RadiRo 2018 – Interview with pianist David Fray
RadiRo's second concert on November 21st featured the National Radio Romania Orchestra under conductor Frederic Chaslin's baton. The programme included Pyotr Ilyich Tchaikovsky's fantasy-overture Romeo and Juliet, Rimsky Korsakov's suite Scheherazade and Robert Schumann's Concerto for Piano and Orchestra in A Minor. David Fray was the soloist in Schumann's piece. The following excerpt is from the interview the musician gave us on the day of the concert.
David Fray, it's an honour for us to hear you perform this evening for the first time in Romania at the RadiRo Festival.
I thought that this could be a great chance for me to finally discover this country, which gave the world so many talented musicians. I'm thrilled and also thankful to be a part of this festival. The concert hall is great, the acoustics are perfect. The orchestra is very professional. So far, everything is going great.

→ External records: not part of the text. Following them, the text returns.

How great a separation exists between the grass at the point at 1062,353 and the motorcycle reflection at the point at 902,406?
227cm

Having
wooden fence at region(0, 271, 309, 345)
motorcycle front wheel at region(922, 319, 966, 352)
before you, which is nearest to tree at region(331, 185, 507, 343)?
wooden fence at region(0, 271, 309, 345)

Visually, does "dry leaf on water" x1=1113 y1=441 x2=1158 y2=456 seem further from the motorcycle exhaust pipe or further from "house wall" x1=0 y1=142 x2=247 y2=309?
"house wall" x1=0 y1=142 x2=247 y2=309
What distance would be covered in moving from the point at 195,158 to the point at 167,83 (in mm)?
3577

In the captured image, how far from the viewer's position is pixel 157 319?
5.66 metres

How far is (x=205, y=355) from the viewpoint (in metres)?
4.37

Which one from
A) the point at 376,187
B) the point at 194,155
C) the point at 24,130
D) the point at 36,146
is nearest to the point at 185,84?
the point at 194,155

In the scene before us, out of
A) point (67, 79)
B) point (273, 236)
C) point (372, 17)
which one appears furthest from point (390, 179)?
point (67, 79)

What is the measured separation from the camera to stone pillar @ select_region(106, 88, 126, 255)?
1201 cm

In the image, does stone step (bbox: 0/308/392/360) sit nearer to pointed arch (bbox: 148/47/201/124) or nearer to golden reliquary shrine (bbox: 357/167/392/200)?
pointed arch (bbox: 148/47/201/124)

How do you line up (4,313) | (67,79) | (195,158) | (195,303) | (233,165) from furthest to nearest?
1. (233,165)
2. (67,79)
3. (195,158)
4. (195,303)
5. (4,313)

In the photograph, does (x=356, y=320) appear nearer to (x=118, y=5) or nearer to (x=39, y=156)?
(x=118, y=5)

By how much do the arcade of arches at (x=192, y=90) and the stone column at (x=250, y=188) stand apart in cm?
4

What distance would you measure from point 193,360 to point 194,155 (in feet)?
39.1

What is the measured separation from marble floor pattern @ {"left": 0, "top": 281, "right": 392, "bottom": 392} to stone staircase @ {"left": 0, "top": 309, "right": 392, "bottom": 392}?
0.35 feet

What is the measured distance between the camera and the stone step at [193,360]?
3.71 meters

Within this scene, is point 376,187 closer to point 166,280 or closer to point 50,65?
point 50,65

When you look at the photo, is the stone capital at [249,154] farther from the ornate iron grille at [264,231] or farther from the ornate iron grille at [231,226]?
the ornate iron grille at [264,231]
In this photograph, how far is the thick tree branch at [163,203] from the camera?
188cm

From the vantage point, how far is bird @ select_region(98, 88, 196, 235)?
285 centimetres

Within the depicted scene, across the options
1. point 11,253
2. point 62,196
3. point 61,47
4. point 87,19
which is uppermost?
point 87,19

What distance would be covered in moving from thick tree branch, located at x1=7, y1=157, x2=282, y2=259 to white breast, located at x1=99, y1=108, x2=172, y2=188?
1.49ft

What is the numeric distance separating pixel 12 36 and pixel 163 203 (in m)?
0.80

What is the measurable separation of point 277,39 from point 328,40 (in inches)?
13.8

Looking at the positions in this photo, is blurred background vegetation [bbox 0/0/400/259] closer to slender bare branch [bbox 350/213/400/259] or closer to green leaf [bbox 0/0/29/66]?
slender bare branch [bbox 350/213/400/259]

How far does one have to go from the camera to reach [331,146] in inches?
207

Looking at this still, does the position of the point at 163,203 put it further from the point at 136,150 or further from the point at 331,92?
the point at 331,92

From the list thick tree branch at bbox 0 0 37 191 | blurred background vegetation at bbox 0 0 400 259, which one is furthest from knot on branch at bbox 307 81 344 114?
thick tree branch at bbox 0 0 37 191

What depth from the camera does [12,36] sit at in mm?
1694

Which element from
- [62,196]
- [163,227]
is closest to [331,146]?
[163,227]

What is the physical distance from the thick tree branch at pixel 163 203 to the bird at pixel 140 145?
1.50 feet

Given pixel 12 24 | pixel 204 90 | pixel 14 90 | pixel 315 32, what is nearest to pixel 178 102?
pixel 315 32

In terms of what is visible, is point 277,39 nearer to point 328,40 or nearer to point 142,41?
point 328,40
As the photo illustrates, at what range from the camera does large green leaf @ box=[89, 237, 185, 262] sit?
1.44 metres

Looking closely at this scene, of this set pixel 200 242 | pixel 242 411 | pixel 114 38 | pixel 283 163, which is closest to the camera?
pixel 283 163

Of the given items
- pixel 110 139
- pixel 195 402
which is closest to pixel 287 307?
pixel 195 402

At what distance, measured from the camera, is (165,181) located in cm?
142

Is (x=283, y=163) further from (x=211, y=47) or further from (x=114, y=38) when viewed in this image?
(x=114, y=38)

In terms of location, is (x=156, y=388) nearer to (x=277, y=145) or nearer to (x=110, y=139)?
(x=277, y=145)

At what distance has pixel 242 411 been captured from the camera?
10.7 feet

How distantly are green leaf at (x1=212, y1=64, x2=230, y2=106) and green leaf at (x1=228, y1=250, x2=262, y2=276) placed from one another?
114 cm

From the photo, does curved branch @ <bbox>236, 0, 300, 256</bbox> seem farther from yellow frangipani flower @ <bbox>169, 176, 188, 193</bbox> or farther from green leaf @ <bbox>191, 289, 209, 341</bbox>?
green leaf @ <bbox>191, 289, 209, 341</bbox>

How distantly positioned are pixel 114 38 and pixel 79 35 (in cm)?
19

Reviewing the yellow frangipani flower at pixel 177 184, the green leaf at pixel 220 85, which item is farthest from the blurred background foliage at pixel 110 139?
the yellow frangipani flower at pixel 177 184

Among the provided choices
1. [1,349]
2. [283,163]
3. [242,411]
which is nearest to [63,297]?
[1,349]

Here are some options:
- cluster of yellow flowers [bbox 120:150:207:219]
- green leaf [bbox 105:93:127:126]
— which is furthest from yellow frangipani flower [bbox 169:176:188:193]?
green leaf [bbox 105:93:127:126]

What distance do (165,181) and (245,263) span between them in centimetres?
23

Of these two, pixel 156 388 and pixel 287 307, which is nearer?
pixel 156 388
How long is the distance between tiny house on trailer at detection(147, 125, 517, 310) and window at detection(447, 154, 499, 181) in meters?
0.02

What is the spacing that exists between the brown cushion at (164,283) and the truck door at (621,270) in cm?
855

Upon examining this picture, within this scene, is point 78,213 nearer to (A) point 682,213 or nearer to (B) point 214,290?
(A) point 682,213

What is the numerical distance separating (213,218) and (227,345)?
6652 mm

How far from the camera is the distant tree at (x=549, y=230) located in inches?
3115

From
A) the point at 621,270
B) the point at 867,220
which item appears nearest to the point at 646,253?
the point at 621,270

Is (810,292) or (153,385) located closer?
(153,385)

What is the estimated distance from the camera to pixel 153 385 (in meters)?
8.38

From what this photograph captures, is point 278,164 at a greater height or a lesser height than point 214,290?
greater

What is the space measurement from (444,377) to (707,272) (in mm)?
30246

How would you describe conductor Frederic Chaslin?
He is trustworthy, professional and very thoughtful. He carefully listens to what the soloist is doing, which is a very important aspect. He is also an opera conductor and this comes in handy when performing concerts.
Tell us about the Schumann Concerto that you chose for the RadiRo Festival.
This has to be my favourite concerto from the romantic repertoire. It's a piece with many facets. Schumann's music is generally laden with a variety of ambiences and moods. It has everything from poetry, reverie, and passion, to love and dance in the last part. Also, Schumann has this wonderful way of balancing the piano and orchestra harmonics. Because his music often lacks logic, performing it can be really demanding. His writing style is not a rational one; sometimes you have to link pieces that seem to have nothing in common. It is a challenge to add coherence to such musical language, which proves to be quite surprising.
Generally speaking, how do you approach a musical piece when you study it for the first time?
When I read a score for the first time, I'm always curious to see if I myself am able to understand it, which is also a thing I've heard other musicians do. At times, you can be taken by surprise by the fact that you don't relate to what others are doing. When you first start studying, it's best to somehow create the whole concept from scratch. But I admit that my main goal is rendering the beauty of the piece that I'm learning, so that the audience can feel and understand it as well. I try to find the best way to make it sound as lively as possible and I want the audience to be as impressed as I was when I listened to the piece for the first time.